(TASK DATA)

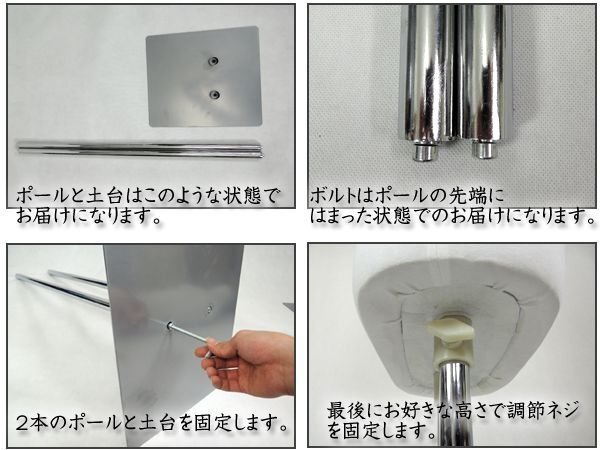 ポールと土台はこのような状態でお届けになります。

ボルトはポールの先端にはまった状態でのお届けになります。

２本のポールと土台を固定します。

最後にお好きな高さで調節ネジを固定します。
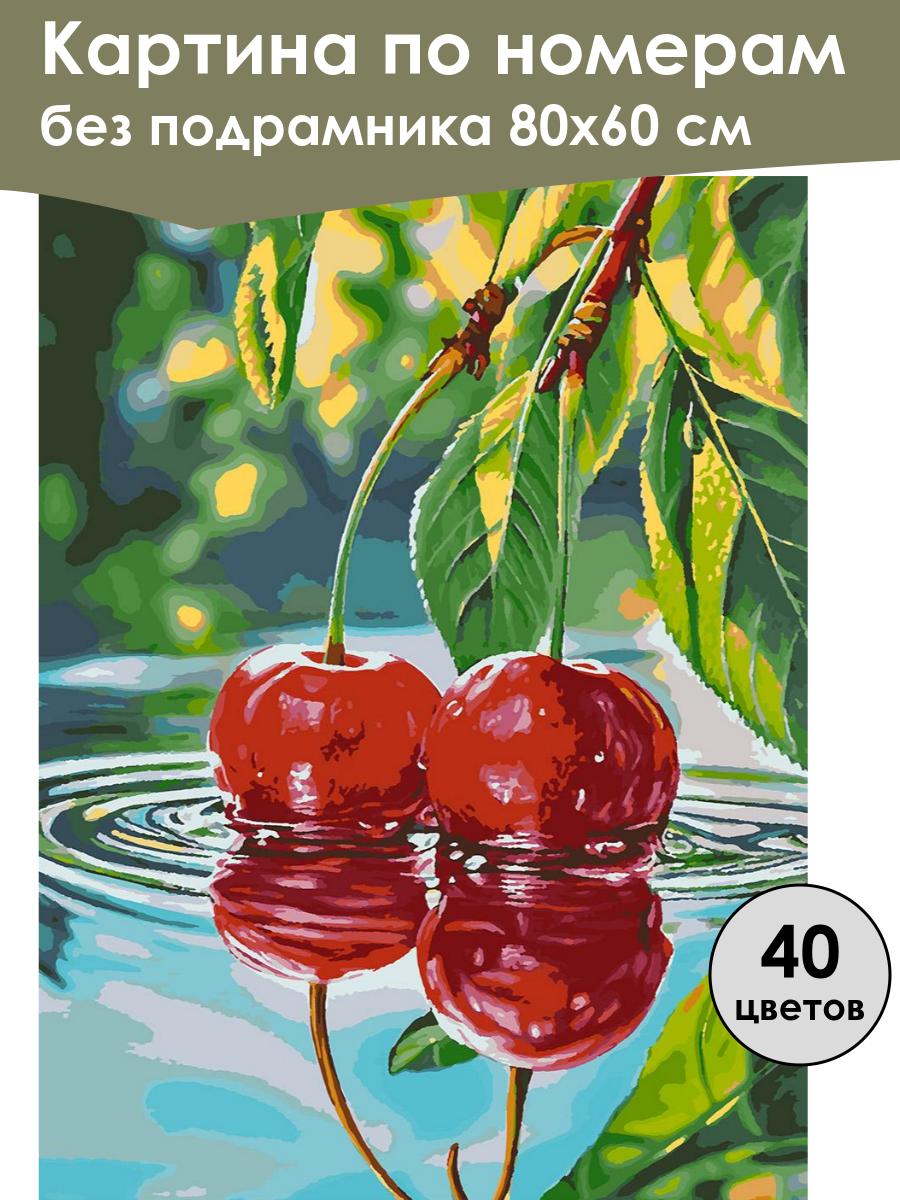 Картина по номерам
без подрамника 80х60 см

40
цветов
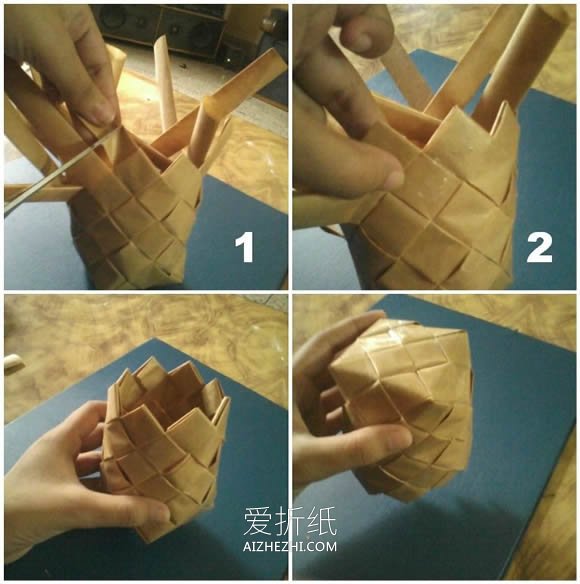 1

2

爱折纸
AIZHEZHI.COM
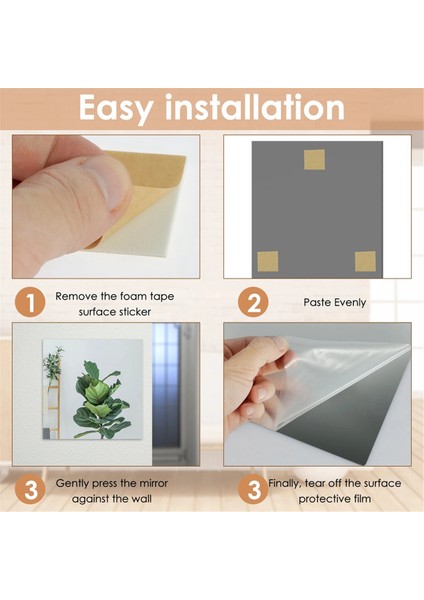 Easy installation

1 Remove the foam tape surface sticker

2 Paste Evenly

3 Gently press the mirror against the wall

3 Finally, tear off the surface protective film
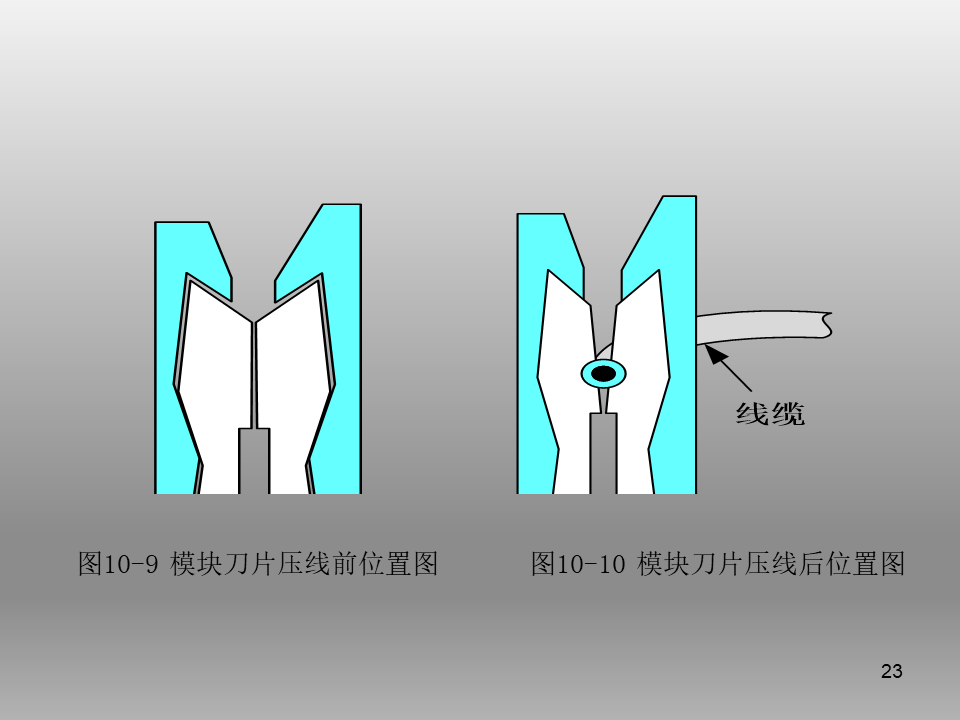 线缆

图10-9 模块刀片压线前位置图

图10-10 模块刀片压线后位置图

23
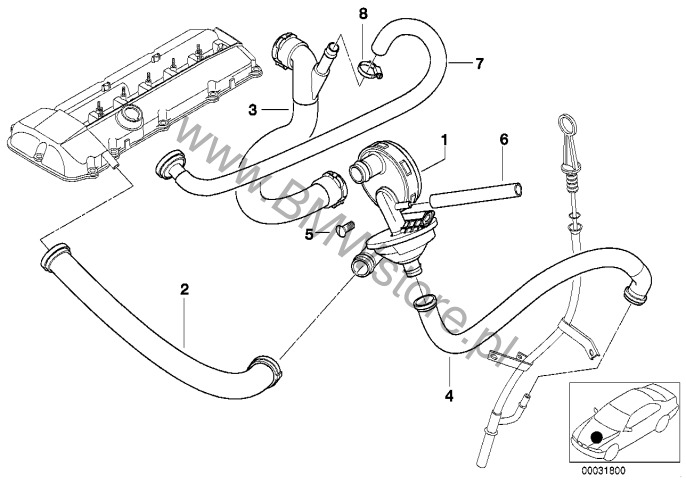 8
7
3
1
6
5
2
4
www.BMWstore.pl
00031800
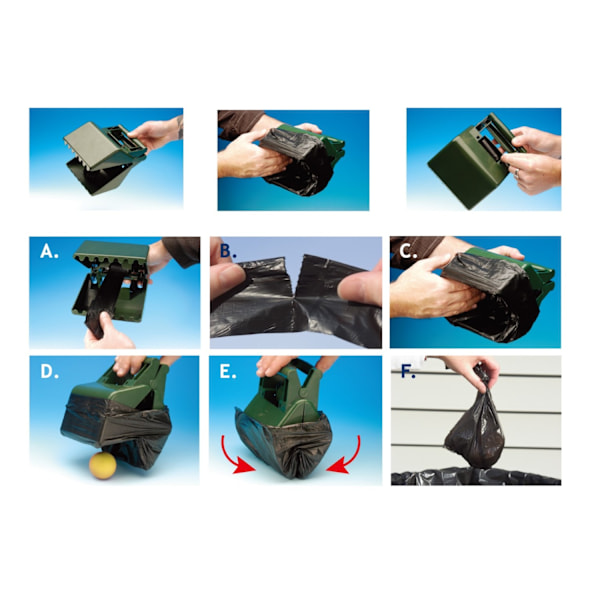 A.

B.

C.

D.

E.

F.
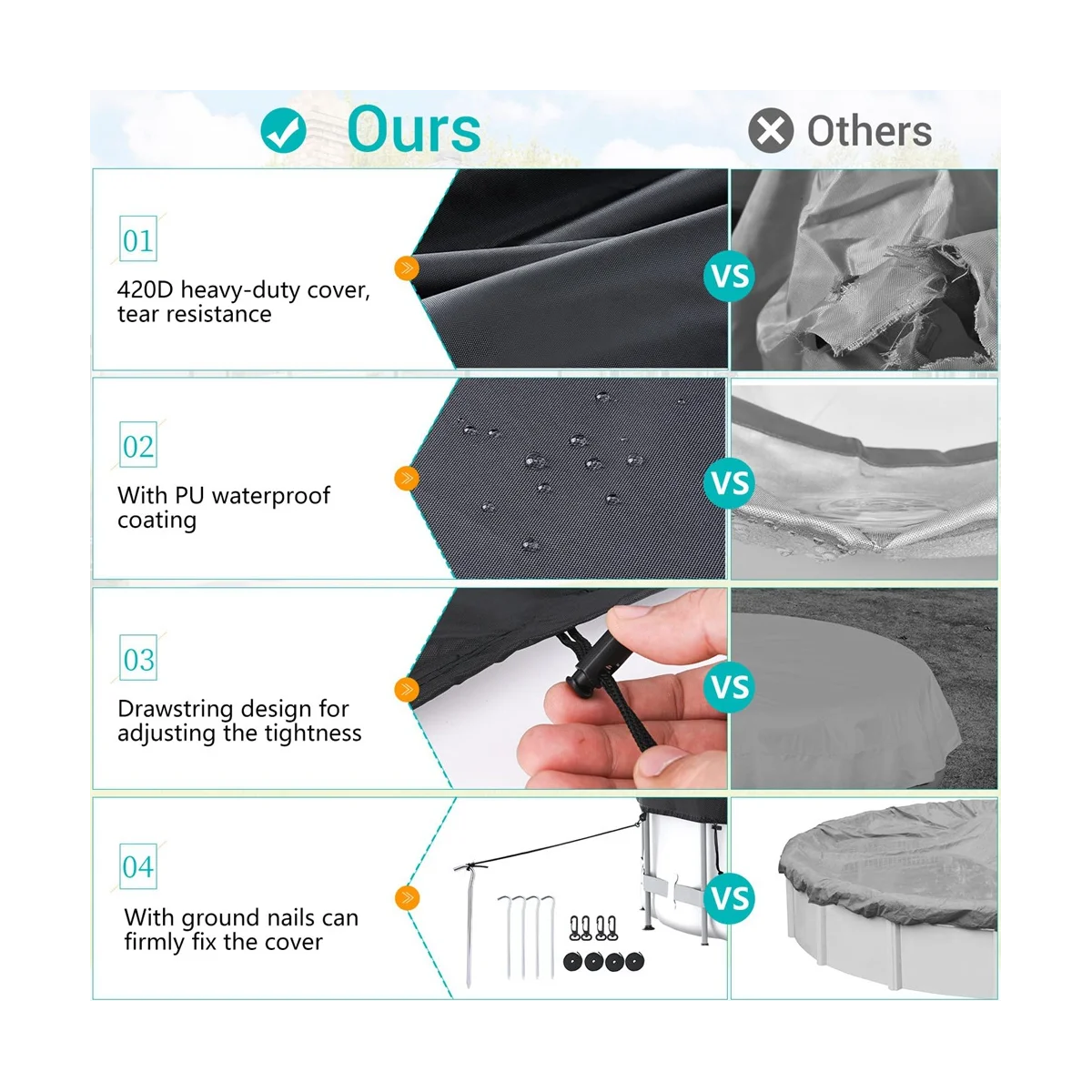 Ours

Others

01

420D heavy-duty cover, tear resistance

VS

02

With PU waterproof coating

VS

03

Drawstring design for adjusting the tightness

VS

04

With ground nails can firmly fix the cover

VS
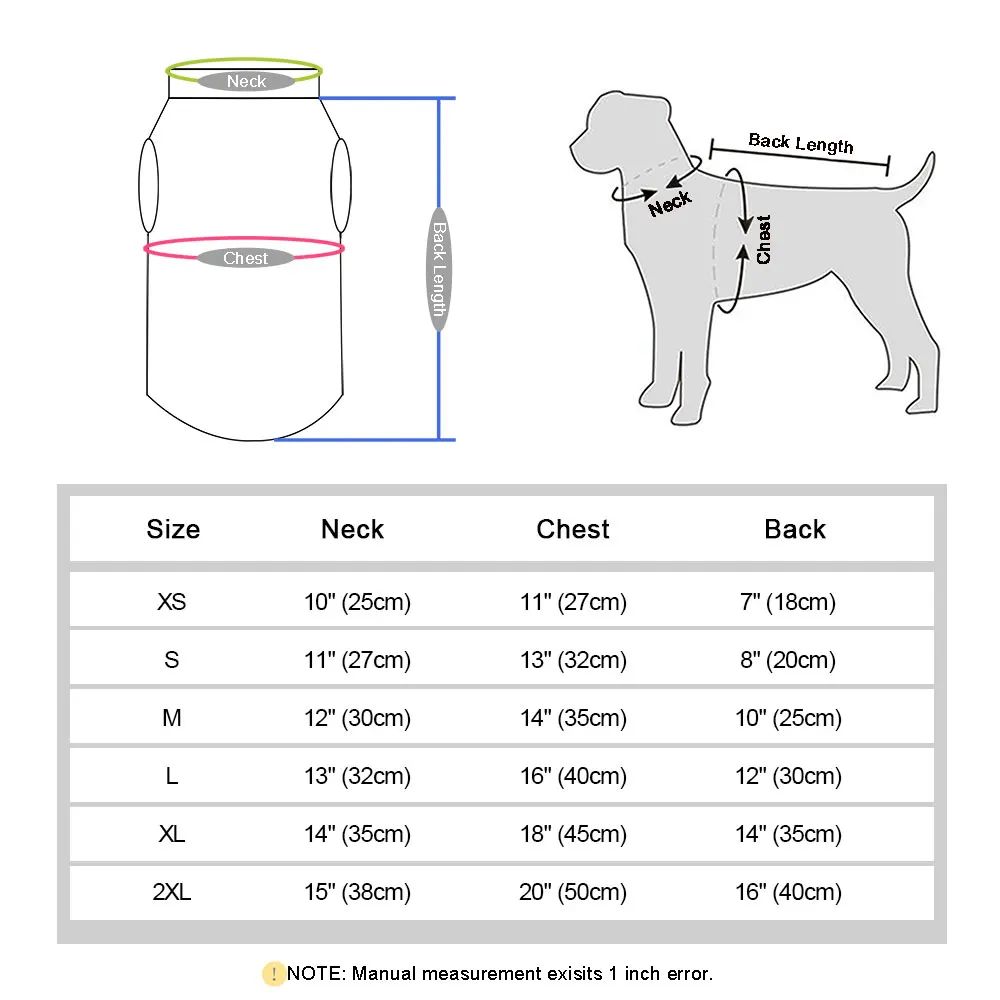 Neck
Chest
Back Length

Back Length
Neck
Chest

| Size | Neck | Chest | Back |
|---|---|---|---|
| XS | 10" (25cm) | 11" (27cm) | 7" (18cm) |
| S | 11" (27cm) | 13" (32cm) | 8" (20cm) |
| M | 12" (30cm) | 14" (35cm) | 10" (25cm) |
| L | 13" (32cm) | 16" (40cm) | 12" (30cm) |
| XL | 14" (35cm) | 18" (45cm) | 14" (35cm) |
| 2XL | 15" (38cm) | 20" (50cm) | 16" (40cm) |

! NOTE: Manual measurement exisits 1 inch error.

(End TASK DATA)

TASK OBJECTIVE:
Copy the records above exactly, leaving out every picture.

WRITTEN SOLUTION:
 ポールと土台はこのような状態でお届けになります。

ボルトはポールの先端にはまった状態でのお届けになります。

２本のポールと土台を固定します。

最後にお好きな高さで調節ネジを固定します。
 Картина по номерам
без подрамника 80х60 см

40
цветов
 1

2

爱折纸
AIZHEZHI.COM
 Easy installation

1 Remove the foam tape surface sticker

2 Paste Evenly

3 Gently press the mirror against the wall

3 Finally, tear off the surface protective film
 线缆

图10-9 模块刀片压线前位置图

图10-10 模块刀片压线后位置图

23
 8
7
3
1
6
5
2
4
www.BMWstore.pl
00031800
 A.

B.

C.

D.

E.

F.
 Ours

Others

01

420D heavy-duty cover, tear resistance

VS

02

With PU waterproof coating

VS

03

Drawstring design for adjusting the tightness

VS

04

With ground nails can firmly fix the cover

VS
 Neck
Chest
Back Length

Back Length
Neck
Chest

| Size | Neck | Chest | Back |
|---|---|---|---|
| XS | 10" (25cm) | 11" (27cm) | 7" (18cm) |
| S | 11" (27cm) | 13" (32cm) | 8" (20cm) |
| M | 12" (30cm) | 14" (35cm) | 10" (25cm) |
| L | 13" (32cm) | 16" (40cm) | 12" (30cm) |
| XL | 14" (35cm) | 18" (45cm) | 14" (35cm) |
| 2XL | 15" (38cm) | 20" (50cm) | 16" (40cm) |

! NOTE: Manual measurement exisits 1 inch error.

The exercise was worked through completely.